[Document text]
At Bionic we set guardrails with our partners that only allow data from the last twelve months and forecasts up to three years into the future. Data more than a year old needs to be revalidated. And forecasting beyond three years is intellectually dishonest, because the technology and business models are unknowable beyond that horizon.

As an example, many of the business models that failed spectacularly during the dot-com boom, such as pet food delivery and online currencies, are now—twenty years on—the basis for profitable and sustainable businesses.8 How did Chewy succeed where Pets.com failed? What was different?

[Data provided]
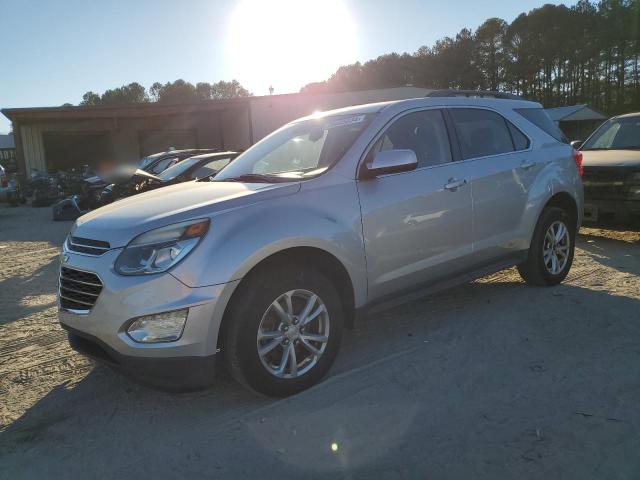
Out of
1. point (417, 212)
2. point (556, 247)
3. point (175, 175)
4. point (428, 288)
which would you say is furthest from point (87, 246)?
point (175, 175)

--

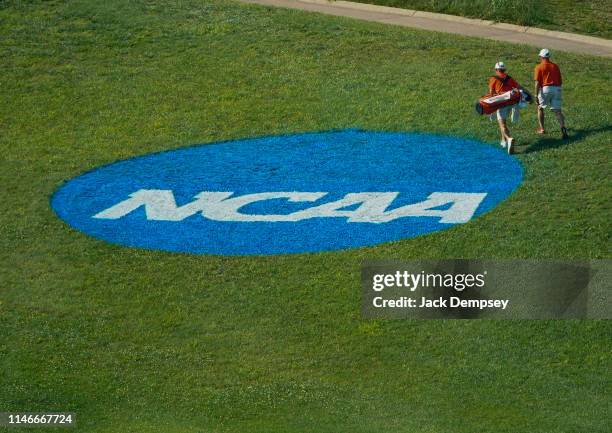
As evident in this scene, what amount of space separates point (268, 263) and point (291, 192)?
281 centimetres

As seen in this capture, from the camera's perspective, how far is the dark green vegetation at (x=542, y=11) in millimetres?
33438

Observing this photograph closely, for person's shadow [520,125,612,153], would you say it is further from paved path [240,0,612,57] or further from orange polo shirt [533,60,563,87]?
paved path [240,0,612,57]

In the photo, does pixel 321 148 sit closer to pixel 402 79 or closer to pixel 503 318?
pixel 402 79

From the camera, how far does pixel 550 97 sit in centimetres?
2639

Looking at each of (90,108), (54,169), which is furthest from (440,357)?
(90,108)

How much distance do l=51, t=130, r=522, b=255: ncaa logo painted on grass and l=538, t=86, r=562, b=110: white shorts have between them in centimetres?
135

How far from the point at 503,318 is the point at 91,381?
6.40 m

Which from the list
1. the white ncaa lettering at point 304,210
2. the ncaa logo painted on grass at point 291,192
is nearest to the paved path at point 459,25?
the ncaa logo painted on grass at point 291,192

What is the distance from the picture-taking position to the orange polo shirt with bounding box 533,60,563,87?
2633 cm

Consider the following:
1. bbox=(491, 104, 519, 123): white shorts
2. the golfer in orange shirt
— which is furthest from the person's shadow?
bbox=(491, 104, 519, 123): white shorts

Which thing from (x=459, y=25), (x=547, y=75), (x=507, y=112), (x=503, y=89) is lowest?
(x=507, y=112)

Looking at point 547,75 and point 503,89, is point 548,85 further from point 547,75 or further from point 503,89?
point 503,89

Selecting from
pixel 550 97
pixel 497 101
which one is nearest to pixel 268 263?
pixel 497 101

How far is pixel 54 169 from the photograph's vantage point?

[Set tasks]
1. Rewrite the portion of the forecasting text that begins at the words "As an example, many" and ends after the words "What was different?", substituting "internet bubble" for "dot-com boom".
2. Reproduce the records verbatim, starting at the line that contains "How much distance" and ending after the line that contains "How far is pixel".

[Full solutions]
1.
As an example, many of the business models that failed spectacularly during the internet bubble, such as pet food delivery and online currencies, are now—twenty years on—the basis for profitable and sustainable businesses.8 How did Chewy succeed where Pets.com failed? What was different?

2.
How much distance do l=51, t=130, r=522, b=255: ncaa logo painted on grass and l=538, t=86, r=562, b=110: white shorts have between them in centimetres?
135

How far from the point at 503,318 is the point at 91,381?
6.40 m

Which from the list
1. the white ncaa lettering at point 304,210
2. the ncaa logo painted on grass at point 291,192
is nearest to the paved path at point 459,25?
the ncaa logo painted on grass at point 291,192

What is the distance from the picture-taking position to the orange polo shirt with bounding box 533,60,563,87?
2633 cm

Consider the following:
1. bbox=(491, 104, 519, 123): white shorts
2. the golfer in orange shirt
— which is furthest from the person's shadow?
bbox=(491, 104, 519, 123): white shorts

Which thing from (x=459, y=25), (x=547, y=75), (x=507, y=112), (x=503, y=89) is lowest?
(x=507, y=112)

Looking at point 547,75 and point 503,89, is point 548,85 further from point 547,75 or further from point 503,89?
point 503,89

Selecting from
pixel 550 97
pixel 497 101
which one is nearest to pixel 268 263?
pixel 497 101

How far is pixel 54 169 from the photograph's vantage point?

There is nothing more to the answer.